I watch the Oscars each year and last evening was fortunate enough to do so in the company of others in the media production / television business. They, like me, love to give “live commentary” on everything from stage presentation, to acceptance speeches, and yes even wardrobe choices, as it’s happening. We agreed on many highs (Chris Rock’s opening monologue, Lady Gaga’s performance) and lows (Stacey Dash cameo,  Angela Bassett “Black History Month”), but were in most violent agreement about a segment without any star power at all.

The culprit was Cheryl Boone Isaacs, President of the  Academy of Motion Picture Arts and Sciences, when she gave the Academy’s  customary annual two minute address at each Academy Awards ceremony.  This year, the subject matter actually mattered…the need for greater racial diversity among all of Hollywood, both in front of and behind the camera. It was an opportunity for a stirring address from the highest authority of the governing body of the evening’s event. Sadly, given the grandeur of the event,  audience size and caliber, it came off  somber, uninspired, flat, and in box office parlance, it bombed (Click here to watch). This falls as much on Ms. Isaacs’ speech writer and speech coaches, as on Ms. Isaacs herself, as it violated several  basics of effective message delivery.

1. Visual aids. None. You’d think as the governing body of all that is motion picture entertainment, the powers that be for AMPAS would want to give Ms.  Isaacs some powerful impact to this important subject. Some photos perhaps of brave pioneers bridging the racial divide, even dare I say…a graphic to reinforce the small % of racial diversity say, from 1996 – 2016. SOMETHING more than another speaker in an evening gown standing at a microphone. Remember, people retain far more of what they see, than what they hear.

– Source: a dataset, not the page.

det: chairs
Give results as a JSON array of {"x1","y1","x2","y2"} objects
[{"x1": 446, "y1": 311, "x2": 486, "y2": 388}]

2. Analogies/Metaphors: She could have been remembered for that “one line” – should anyone have taken the effort to create it for her. President Reagan (former professional actor) was masterful at this. Something like, “Today, if you put all the employees and actors in a single line, it would stretch from Hollywood to NYC. And the people of color would only cover roughly 100 miles…”

3. Movement, eye contact, I’m sure in the name of moving the program along, the procedure of “walk out, stand at the mic, give your talk” are the core instructions of the evening. But, a) THIS IS HER SHOW, and b) since Ms. Boone Isaacs was promoting and encouraging her audience to take action – remember her closing line?:  “It’s not enough to listen and agree. We must take action” (See my related post from Feb 2, 2015, “Persuade, Don’t Just Convince”) – she could have  helped that connection to her audience with some stage movement, eye contact, and some hand gestures to highlight the important points. A sincere smile at the right time would have not only helped her make the audience feel they’re in this together, but would have provided a good counterpoint to more somber, non-smile points.

4. Lose the teleprompter. At the very least, memorize the speech. It’s only 2 minutes and you’re the highest authority in your world at that moment, and you’ve had at least 2 months to prepare. Not only that, if racial diversity is so critical to the industry and the Academy, you shouldn’t need a teleprompter to guide you. That’s how you convey conviction, passion and credibility. And logistically, if Chris Rock can walk around and be amplified, so can you.

There is more to effective delivery than the 4 points above, but oh how these could have made an important difference to her segment. Hopefully, we’ll see more creative and compelling messaging about this critical topic from AMPAS in the months to come.